--- Work order ---
With the pictures left out, transcribe exactly the lines from the one with "Over 30% of" through the end of the data.

--- Records to use ---
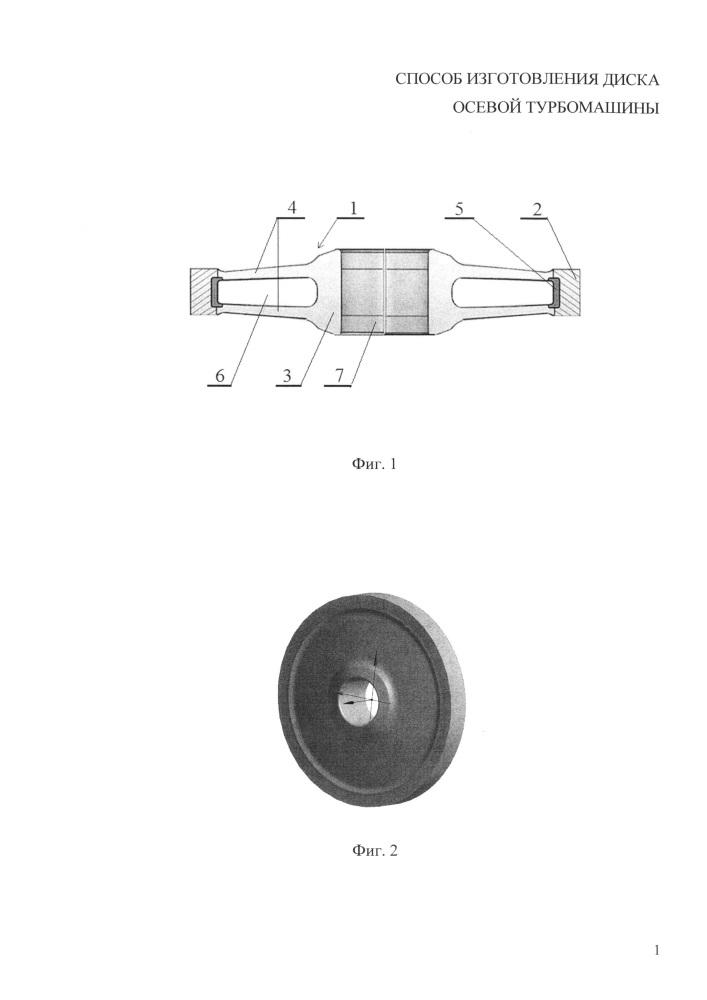 Способ изготовления диска осевой турбомашины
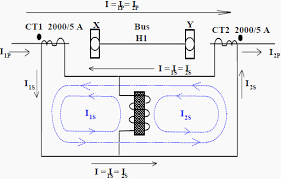 transformer differential protection principles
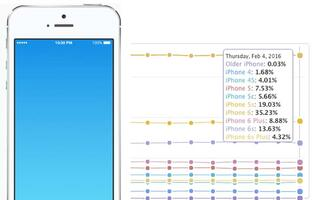 Over 30% of iPhone users have a 4-inch screen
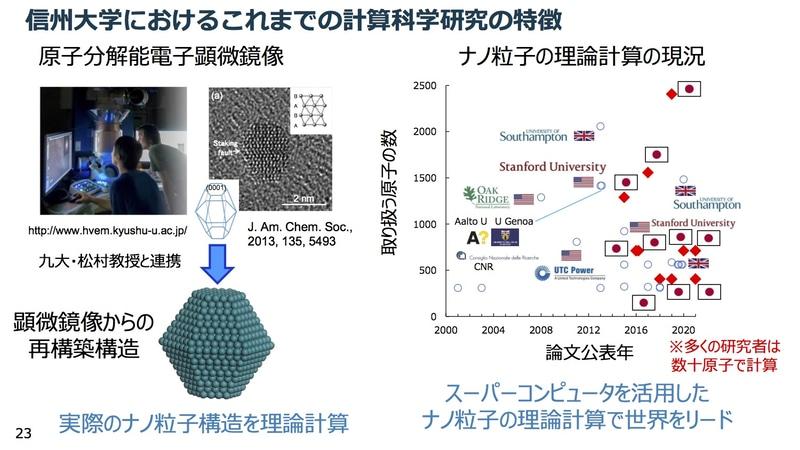 金属ナノ粒子の計算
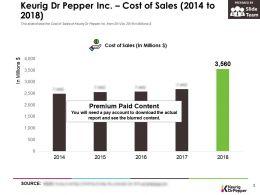 Keurig Dr Pepper Inc Cost Of Sales 2014-2018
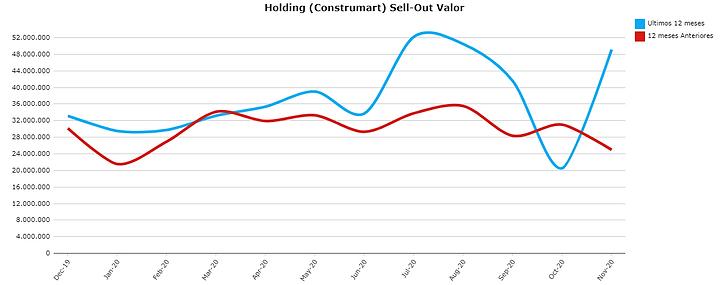 Retaildiver - MAT Comparativo.png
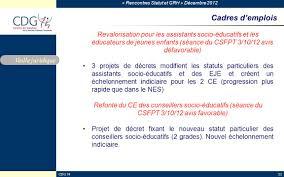 rencontres statut et grh 11 et 13 décembre ppt télécharger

--- Answer area ---
 Over 30% of iPhone users have a 4-inch screen
 金属ナノ粒子の計算
 Keurig Dr Pepper Inc Cost Of Sales 2014-2018
 Retaildiver - MAT Comparativo.png
 rencontres statut et grh 11 et 13 décembre ppt télécharger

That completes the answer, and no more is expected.